Inert have been very busy over the past fortnight.
Firstly, much to my surprise, they have filled in the drainage ditch between Cormorant lakes north and south. This gambit may pay off, a spell of dry weather is predicted from next Tuesday onward. However, it does mean that Cormorant lake (north) is very full, and looking very nice.
Secondly, Inert have continued the infill of the drainage ditch and remaining mud flats all the way east up to the first major stream of run off from the grasslands and ridges. Virtually all the mud flats are gone.
Thirdly, Inert have continued to infill the north east corner of Cormorant lake (south), working their way southward. There isn't much left of Cormorant lake (south). The remaining fragment is roughly the shape of Great Britain, oriented the same way. I estimate that this fragment is some 30m-40m long (north-south), about 8m-10m at its narrowest (Scotland), and some 20m-25m at its widest (Wales/Cornish peninsula - but without the Bristol Channel).
If the weather stays dry, and if Inert and Co. have at it, I reckon it will take a month or two for this last fragment to be filled in. However, the depth of infill is quite considerable - see accompanying photos.
It should be interesting to see how Inert fill in Cormorant lake (north), if that is the intention. I don't think the water will drain away any time soon. I guess one strategy is to simply infill and hope the water soaks away! However, it would be nice if this lake remains. Though it is so shallow, it will fill itself in very quickly.

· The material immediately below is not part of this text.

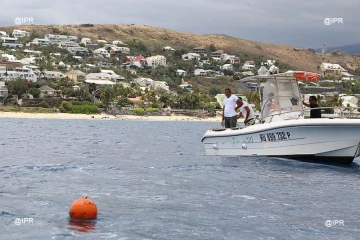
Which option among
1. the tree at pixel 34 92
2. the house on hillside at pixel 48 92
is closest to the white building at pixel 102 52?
the house on hillside at pixel 48 92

Going on the site was surprisingly firm - given all the rain we've been experiencing. Even the latest infill (i.e. drainage ditch and southward push) was quite firm underfoot. Usually, freshly bulldozed earth can have the consistency of quicksand. I know, as I've sunk up to my knees in the stuff often enough.
The vehicle tracks were so hard, I was able to stamp my wellingtons on them to get rid of mud. This is not to say that the top surface of the vehicle tracks weren't a little 'greasy' from the deluge that hit the site 30 minutes before I arrived. Several days of continuous torrential rain, will soon return the site to a quagmire.
I think the area has been a lot drier than I have assumed, given all the rain we've had. As I made my way back to my car, I decided to stick to the south vehicle track. Between the copse and my mighty hill, there is a dip in the track. This area has been my nemesis for months. The bottom of the dip used to fill up with silt, that would overtop my wellies. Many a times I've had to abandon walking along this section of track, having to retrace my steps and walk around it, up on the embankment (which was quite soft going as well) or even having to get onto the south footpath.
Finally, as I approached the Longwater road entrance (for a speedy exit, as there were dark foreboding clouds, above - which did pour, torrentially, as I drove home) I noticed that either a bulldozer or digger had chugged around here. Which ever it was, it chugged northward, along the west ridge, up to the north embankment. I did not investigate, due to said impending deluge.
The pump was chugging away. Not much left for it to pump, apart from the considerable quantity of run off from the grasslands and ridges.
I must say, that as Cormorant lakes north and south near their ending, I do feel a twinge of sadness. I've been recording the process of restoration for over 4 years now. These lakes have become very familiar to me, and it is almost like losing a friend.